### Text excerpt
┏━━

The suspect,19-year-old Sky Bouche, was quickly taken into custody by the school resource officer, Marion County Sheriff's Deputy James Long, officials said.

Marion County Sheriff Billy Woods said Long heard a loud bang about 8:39 a.m. and immediately rushed to the source of the sound. Within minutes, at about 8:42 a.m., Long reached the shooting scene and the shooter was in custody, officials said…

At Dixon High School in Illinois, also in 2018, a school resource officer was able to shoot a gunman before anyone else was harmed (via NYT):

A school shooting may have been narrowly averted … — thanks in part to the quick response of a school resource officer, who shot a gunman before anyone else was harmed.

The authorities in Dixon, Ill., said the officer, Mark Dallas, was on duty at Dixon High School near a gymnasium, where students were gathered for a graduation rehearsal, when he heard gunshots at 8:06 a.m. He confronted the gunman, chased him out of the school and pursued him down a nearby street, the police said.

The gunman, a student at the school identified as Matthew A. Milby, 19, of Dixon, shot at the officer but missed, the police said. Mr. Dallas returned fire and struck Mr. Milby, who was taken to a hospital for non-life-threatening injuries.

Another would-be shooter in Maryland was stopped by a school resource officer. This also occurred in 2018 (via Baltimore Sun):

As school systems across the country debate arming staff, state and local officials praised the actions of the school resource officer who fired at a gunman at Great Mills High School.

“He responded exactly as we train our personnel to respond," said St. Mary’s County Sheriff Tim Cameron of school resource officer Deputy First Class Blaine 

Gaskill. Police said Austin Rollins, 17, shot at two other students who were injured. Gaskill fired at Rollins, who almost simultaneously fired his handgun, Cameron said. Investigators are still trying to determine which bullets struck which individuals.

Rollins died at a hospital.

Gaskill was not injured during the incident, which unfolded in less than a minute.

┗━━

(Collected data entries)

┏━━

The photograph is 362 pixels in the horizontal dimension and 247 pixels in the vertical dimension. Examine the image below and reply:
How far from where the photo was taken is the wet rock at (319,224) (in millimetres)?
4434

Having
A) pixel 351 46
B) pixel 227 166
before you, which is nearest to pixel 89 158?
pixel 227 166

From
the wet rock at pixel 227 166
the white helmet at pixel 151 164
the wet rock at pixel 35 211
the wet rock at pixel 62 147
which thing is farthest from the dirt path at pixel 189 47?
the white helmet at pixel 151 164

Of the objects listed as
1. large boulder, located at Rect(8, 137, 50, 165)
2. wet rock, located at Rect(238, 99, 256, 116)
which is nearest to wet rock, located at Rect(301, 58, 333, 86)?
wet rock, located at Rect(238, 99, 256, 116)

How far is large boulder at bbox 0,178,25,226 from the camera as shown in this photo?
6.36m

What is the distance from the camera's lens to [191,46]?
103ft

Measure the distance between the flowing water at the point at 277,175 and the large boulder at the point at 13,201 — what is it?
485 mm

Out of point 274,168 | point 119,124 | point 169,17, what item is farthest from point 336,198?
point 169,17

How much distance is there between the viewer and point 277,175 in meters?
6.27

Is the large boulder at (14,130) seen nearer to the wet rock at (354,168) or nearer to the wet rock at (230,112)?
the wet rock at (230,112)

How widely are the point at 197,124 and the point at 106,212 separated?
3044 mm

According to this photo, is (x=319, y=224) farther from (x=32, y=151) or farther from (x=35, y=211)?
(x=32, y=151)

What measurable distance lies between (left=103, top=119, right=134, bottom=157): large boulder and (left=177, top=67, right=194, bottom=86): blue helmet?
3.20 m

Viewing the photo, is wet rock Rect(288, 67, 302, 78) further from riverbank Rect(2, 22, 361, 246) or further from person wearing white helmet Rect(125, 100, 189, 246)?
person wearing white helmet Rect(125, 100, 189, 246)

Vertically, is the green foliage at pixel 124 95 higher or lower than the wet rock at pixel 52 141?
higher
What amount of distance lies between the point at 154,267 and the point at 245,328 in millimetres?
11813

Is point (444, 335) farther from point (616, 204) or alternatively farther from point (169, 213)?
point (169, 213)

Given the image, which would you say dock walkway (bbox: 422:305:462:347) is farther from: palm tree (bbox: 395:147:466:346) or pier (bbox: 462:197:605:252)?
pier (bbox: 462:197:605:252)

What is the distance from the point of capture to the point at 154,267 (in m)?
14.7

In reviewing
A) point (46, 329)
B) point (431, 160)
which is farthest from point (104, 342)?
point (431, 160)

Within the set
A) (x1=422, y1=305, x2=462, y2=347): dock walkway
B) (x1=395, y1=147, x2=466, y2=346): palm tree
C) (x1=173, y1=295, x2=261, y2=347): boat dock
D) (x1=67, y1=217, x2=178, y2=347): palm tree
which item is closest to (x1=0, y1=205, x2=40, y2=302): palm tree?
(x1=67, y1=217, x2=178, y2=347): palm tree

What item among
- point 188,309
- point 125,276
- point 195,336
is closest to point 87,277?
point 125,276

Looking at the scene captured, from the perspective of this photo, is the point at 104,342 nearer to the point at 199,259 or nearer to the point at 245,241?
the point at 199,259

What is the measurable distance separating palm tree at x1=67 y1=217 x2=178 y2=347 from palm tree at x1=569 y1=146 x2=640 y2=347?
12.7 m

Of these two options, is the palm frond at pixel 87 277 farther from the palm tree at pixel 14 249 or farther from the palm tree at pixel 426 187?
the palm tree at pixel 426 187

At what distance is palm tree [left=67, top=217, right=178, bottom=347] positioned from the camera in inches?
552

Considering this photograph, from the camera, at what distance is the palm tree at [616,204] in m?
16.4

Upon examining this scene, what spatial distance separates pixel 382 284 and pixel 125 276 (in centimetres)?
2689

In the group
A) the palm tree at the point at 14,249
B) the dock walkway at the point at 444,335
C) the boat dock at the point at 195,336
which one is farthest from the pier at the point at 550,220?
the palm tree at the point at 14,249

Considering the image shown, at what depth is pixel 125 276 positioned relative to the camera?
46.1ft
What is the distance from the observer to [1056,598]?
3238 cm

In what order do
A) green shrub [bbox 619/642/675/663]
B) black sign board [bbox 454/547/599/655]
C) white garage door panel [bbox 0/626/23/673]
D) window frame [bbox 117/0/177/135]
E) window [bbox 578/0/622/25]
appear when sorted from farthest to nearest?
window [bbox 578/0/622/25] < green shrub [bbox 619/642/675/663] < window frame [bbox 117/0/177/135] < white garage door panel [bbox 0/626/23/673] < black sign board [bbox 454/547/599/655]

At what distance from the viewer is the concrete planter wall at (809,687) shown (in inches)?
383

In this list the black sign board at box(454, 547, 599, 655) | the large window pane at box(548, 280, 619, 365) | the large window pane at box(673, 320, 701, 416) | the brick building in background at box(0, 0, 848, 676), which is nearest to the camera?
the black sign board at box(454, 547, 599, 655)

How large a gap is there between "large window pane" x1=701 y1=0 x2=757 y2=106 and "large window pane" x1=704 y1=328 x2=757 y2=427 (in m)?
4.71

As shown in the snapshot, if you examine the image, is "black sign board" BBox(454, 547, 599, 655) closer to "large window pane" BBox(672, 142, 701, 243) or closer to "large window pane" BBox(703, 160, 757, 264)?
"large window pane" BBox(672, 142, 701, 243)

┗━━

### Work instruction
Rewrite the stretch of the text on school shootings from "At Dixon High School in" through "for non-life-threatening injuries.", replacing "school resource officer" with "campus police officer".

### Output below
At Dixon High School in Illinois, also in 2018, a campus police officer was able to shoot a gunman before anyone else was harmed (via NYT):

A school shooting may have been narrowly averted … — thanks in part to the quick response of a campus police officer, who shot a gunman before anyone else was harmed.

The authorities in Dixon, Ill., said the officer, Mark Dallas, was on duty at Dixon High School near a gymnasium, where students were gathered for a graduation rehearsal, when he heard gunshots at 8:06 a.m. He confronted the gunman, chased him out of the school and pursued him down a nearby street, the police said.

The gunman, a student at the school identified as Matthew A. Milby, 19, of Dixon, shot at the officer but missed, the police said. Mr. Dallas returned fire and struck Mr. Milby, who was taken to a hospital for non-life-threatening injuries.